A team at the University of Washington in Seattle carried out the research by examining the records of 2.4 million Danish citizens aged 50 plus and initially free from dementia, over six years.

They found that during that period, 2.4% (59,663 people) developed dementia with the average age at diagnosis nearly 81.

Of those individuals who developed dementia, 26.4% (15,729 people) had depression alone and 10.8% (6,466 people) had type 2 diabetes alone, while 6.7% (4,022 people) had both conditions.

The effect on risk for dementia appeared to be even greater among those study participants younger than 65, the study found.

Dr Doug Brown, director of research and development at Alzheimer's Society said: " The more we learn about dementia the more we learn how other conditions may play a part in increasing risk of developing the condition.

"This study adds to a growing body of evidence that poorly managed type 2 diabetes and depression may increase risk and suggests that together, the two conditions could interact in a way that contributes to even greater risk.

"What's not clear cut is why. This is a complex area that we need to see more research into so that we can fully understand this link and what this means for us all."

He said it was important that such research did not make people with diabetes or depression assume they are going to develop dementia.

"If you're concerned, contact your GP but in the meantime the best way to reduce risk of developing dementia is to eat a healthy balanced diet, take plenty of exercise, maintain a healthy weight and not smoke," he said.

Dr Tara Spires-Jones, of the Centre for Cognitive and Neural Systems at the University of Edinburgh, said that while "very interesting", the observational study does not prove that there is a direct link between the conditions and dementia.

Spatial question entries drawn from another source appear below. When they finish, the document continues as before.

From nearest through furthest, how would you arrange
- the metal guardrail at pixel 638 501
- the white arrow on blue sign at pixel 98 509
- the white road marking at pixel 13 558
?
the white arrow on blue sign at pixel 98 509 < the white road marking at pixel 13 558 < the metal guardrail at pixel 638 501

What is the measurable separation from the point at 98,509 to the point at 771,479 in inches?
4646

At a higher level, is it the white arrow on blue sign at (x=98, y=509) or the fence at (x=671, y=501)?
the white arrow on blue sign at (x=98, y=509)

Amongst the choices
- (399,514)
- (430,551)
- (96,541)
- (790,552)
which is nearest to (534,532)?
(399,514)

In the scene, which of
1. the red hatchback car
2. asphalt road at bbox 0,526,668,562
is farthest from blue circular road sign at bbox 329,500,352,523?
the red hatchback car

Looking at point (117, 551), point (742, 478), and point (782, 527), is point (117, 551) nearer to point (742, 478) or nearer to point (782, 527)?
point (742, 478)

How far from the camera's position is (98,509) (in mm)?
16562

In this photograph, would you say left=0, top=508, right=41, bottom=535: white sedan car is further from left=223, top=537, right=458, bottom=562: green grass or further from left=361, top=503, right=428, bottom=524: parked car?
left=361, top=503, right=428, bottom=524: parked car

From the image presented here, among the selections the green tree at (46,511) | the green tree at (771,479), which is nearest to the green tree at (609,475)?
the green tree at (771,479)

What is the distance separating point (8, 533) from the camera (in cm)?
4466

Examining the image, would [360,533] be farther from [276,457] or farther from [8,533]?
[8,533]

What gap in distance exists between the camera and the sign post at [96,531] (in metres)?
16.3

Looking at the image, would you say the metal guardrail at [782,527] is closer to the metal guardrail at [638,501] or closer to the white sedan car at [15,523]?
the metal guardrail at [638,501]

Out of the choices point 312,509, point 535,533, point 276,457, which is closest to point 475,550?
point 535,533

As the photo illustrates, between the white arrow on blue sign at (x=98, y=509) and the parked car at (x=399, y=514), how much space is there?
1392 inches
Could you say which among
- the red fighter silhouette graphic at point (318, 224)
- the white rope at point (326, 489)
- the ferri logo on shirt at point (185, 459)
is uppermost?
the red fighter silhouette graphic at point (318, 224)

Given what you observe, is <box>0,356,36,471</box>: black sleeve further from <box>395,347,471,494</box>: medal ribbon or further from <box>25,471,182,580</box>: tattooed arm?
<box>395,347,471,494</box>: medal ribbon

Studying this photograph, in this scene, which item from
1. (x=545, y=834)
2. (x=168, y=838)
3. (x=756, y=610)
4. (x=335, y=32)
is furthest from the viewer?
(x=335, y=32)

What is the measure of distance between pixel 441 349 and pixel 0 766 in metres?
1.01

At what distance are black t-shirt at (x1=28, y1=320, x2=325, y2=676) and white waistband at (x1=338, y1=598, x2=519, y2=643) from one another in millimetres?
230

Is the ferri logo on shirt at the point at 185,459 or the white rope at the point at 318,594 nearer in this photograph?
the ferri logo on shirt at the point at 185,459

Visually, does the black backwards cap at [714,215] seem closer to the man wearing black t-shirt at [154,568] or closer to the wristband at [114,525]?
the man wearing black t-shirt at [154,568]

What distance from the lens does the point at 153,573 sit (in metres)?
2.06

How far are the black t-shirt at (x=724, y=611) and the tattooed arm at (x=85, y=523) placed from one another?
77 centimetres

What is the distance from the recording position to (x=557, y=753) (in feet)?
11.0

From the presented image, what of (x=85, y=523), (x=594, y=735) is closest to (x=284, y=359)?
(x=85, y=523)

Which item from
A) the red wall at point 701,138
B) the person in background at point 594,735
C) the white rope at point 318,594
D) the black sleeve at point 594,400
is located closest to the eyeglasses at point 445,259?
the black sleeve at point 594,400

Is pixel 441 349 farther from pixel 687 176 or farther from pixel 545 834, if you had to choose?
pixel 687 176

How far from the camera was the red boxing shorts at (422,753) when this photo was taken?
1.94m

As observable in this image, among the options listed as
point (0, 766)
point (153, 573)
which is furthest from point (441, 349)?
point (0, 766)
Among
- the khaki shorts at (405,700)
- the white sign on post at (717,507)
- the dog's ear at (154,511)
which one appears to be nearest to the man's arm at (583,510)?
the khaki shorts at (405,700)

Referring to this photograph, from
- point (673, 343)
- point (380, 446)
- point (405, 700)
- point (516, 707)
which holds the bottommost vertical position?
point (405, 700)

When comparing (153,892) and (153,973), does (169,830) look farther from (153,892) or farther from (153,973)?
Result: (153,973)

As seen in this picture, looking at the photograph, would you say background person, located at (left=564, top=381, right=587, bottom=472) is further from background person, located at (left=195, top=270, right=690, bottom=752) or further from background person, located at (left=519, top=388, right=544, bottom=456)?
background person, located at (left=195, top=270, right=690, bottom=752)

She added: "This study of 2.4 million people highlights the need for more fundamental research into the relationships between depression, diabetes, and dementia.

"More studies will be needed to determine whether depression, diabetes, or the combination of the two are biologically important in causing dementia, or whether other related factors such as diet, genes, and healthy lifestyle are the culprits.

The research is published in JAMA Psychiatry.